The vSwitches and SR-IOV NICs provide both Layer 2 and Layer 3 connectivity for VMs.
Figure 1 SR6600 router architecture with the RPE-X5E MPU
VM link modes
Accessing a VM is the same as accessing a host except that the VM is accessed through virtual links. The VMs on the MPU can use vTap and SR-IOV PF interfaces for network connectivity.
· vTap link mode—The vTap interface connects a VM to a vSwitch for traffic forwarding. The vTap link is slow because vSwitch forwards traffic in software.
· PF link mode—The PF interface connects a VM to an SR-IOV NIC, which allows the VM to have direct access to the I/O module at high performance as if through a physical interface.
|
NOTE: To use SR-IOV PFs for VM connectivity, you must install an SR-IOV NIC driver in the guest OS of VMs. If the guest OS is not compatible with the driver, you can only use the vTap NIC for VM connectivity. |
Communication mechanisms
The RPE-X5E MPU provides the same functionality as a traditional router. The following information only describes the communication mechanisms related to VMs.
VM-to-VM traffic forwarding
Figure 2 illustrates the forwarding path for the traffic between the vTap interfaces of two VMs on different MPUs. The vSwitch is used to forward the traffic.
Figure 2 vTap-to-vTap traffic forwarding
Figure 3 illustrates the forwarding path for the traffic from a vTap interface on one VM to a PF interface on another VM.
1. The source SR-IOV NIC forwards the traffic to the vSwitch.
2. The vSwitch forwards the traffic to the hardware switch of a forwarding module through an SPF+ port.
3. The hardware switch forwards the traffic to the destination PF interface through the SPF+ ports of the forwarding module and the destination SR-IOV NIC.
The path of PF-to-vTap traffic forwarding is the reverse of the vTap-to-PF traffic forwarding path.
Figure 3 vTap-to-PF traffic forwarding
Figure 4 illustrates the forwarding path for the traffic between the PF interfaces of two VMs on different MPUs. The SR-IOV NICs forward the traffic through SPF+ ports.
Figure 4 PF-to-PF traffic forwarding
VM-to-WAN traffic forwarding
Figure 5 illustrates the forwarding path for the traffic from a vTap interface on a VM to a WAN port on a forwarding module.
1. The vTap interface forwards the traffic to the vSwitch.
2. The vSwitch forwards the traffic to the hardware switch of the forwarding module.
3. The hardware switch forwards the traffic to the routing system.
4. The routing system forwards the traffic to the WAN port.

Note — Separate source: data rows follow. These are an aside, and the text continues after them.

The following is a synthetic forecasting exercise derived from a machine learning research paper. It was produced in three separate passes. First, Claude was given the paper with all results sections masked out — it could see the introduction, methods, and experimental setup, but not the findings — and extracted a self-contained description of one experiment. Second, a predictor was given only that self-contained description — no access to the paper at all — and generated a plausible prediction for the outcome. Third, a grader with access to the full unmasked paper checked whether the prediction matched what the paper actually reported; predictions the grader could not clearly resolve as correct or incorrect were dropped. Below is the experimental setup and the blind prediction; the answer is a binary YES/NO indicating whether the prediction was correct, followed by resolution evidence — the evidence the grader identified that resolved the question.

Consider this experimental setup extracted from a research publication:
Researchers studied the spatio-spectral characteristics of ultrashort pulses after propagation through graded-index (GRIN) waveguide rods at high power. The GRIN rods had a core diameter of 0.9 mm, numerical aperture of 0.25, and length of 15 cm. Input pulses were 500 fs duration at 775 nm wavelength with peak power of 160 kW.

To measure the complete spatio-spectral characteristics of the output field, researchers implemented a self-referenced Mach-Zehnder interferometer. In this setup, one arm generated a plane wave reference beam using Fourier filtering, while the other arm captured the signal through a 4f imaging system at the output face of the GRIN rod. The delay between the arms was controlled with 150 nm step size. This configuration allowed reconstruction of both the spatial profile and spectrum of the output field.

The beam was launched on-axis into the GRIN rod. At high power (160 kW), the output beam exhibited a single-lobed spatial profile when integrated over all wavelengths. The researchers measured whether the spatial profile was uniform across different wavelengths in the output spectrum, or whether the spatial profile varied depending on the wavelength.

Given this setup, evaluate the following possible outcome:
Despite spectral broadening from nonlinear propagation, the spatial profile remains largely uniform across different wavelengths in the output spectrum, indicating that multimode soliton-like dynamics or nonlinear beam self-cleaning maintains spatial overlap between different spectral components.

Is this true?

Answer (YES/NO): NO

Figure 5 vTap-to-WAN traffic forwarding
Figure 6 illustrates the forwarding path for the traffic from a PF interface on a VM to a WAN port on the device.
1. The SR-IOV NIC forwards the traffic to the hardware switch of a forwarding module through an SFP+ port.
2. The hardware switch forwards the traffic to the routing system.
3. The routing system forwards the traffic to the WAN port.
Figure 6 PF-to-WAN traffic forwarding
VM-to-LAN traffic forwarding
Figure 7 illustrates the forwarding path for the traffic from a vTap interface on a VM to a LAN port on the device.
1. The vTap interface forwards the traffic to the vSwitch.
2. The vSwitch forwards the traffic to the hardware switch of a forwarding module.
3. The hardware switch forwards the traffic to the LAN port.
Figure 7 vTap-to-LAN traffic forwarding
Figure 8 illustrates the forwarding path for the traffic from a PF interface on a VM to a LAN port on the device. The SR-IOV NIC forwards the traffic to the hardware switch of a forwarding module. Then, the hardware switch forwards the traffic to the LAN port.
Figure 8 PF-to-LAN traffic forwarding
Restrictions: Hardware compatibility with VMs
Only the RPE-X5E MPU supports VMs.
VM configuration tasks at a glance
To configure and manage VMs, perform the following tasks:
? Adding an SR-IOV NIC to a VM
? Removing an SR-IOV NIC from a VM
? Specifying a VLAN for a vTap NIC
? Removing a vTap NIC from a VM
? Allocating CPU cores to the VM plane
? Binding vCPUs to physical CPUs
4. Monitoring and maintaining VMs
? Displaying information about VMs
? Monitoring the resource usage of VMs
Creating a VM
About this task
To create a VM, execute the install vm-name command or install a .pkg VM file exported from an existing device. A .pkg file contains all files that make up a VM. You can use the export vm command to export the .pkg file for a VM to the specified path.
Restrictions and guidelines
If you are using the VM to provide H3C vFW services, use the following guidelines when you specifying memory for the VM:
· If the vFW requires only one CPU core, allocate 2 GB of memory to the VM.
· If the vFW requires two CPU cores, allocate 4 GB of memory to the VM.
· If the vFW requires four CPU cores, allocate 8 GB of memory to the VM.
Prerequisites
If you are creating a VM by manually specifying its parameters:
· Use the create-disk command to create a disk for the VM as described in "Adding a disk to a VM."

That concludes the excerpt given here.